SET TASK.
Please answer these questions using the text below about the linguist Signe Rix Berthelin's visit to Barrow:
1. What three activities did she take part in over the last couple of weeks?
2. In which country is she a master's student?
3. How does the text define pragmatics?

DOCUMENT SECTION.
In our everyday lives, it’s easy to take for granted our ability to communicate and express exactly “what we mean to say.” If you take a step back, and think about how we are conveying and encoding meaning in our language (be it English, Iñupiaq or any other language), it’s quite a complicated matter! Over the last couple weeks, visiting researcher and linguist Signe Rix Berthelin helped us do just that in her second BASC Saturday Talk, a radio interview on KBRW and a visit with a Barrow High School Iñupiaq class.
Signe Rix Berthelin is a Danish master’s student of linguistics in Norway studying the Iñupiaq language here in Barrow. Besides Danish, English, Norwegian and Iñupiaq, Signe has experience with German and Swahili as well. How’s that for language?! With her breadth of knowledge on various languages, Signe explained and demonstrated to students at BHS all the different approaches one can take to studying a language. Signe’s own work has to do with semantics (meaning of words and expressions) and pragmatics (meaning of words and expressions in context).

MATERIAL SUPPLIED.
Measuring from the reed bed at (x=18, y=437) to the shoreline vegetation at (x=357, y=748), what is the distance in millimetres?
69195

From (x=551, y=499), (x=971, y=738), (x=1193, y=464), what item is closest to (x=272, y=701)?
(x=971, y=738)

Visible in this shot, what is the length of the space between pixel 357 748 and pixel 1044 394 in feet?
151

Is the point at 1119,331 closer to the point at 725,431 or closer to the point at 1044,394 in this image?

...

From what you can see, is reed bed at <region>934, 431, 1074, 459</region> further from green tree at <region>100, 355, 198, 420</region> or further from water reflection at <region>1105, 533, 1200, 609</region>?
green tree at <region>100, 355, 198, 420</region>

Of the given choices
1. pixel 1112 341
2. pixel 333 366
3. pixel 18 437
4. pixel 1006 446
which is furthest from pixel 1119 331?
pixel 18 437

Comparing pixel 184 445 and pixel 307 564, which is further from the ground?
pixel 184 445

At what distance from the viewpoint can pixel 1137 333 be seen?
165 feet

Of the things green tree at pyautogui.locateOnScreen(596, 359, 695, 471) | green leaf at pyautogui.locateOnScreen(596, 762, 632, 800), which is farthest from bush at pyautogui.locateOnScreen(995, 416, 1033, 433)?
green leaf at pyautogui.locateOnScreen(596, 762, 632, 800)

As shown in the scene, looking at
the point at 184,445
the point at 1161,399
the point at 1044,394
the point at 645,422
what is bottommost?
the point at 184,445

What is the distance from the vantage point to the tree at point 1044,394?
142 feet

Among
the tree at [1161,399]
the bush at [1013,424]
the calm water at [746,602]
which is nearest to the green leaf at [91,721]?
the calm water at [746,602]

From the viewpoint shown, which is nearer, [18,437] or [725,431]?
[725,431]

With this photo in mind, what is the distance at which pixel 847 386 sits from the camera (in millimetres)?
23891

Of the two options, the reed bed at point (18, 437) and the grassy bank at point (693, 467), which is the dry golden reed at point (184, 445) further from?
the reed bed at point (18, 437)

EXERCISE SOLUTION.
1. Her second BASC Saturday Talk, a radio interview on KBRW, and a visit with a Barrow High School Iñupiaq class.
2. Norway.
3. The meaning of words and expressions in context.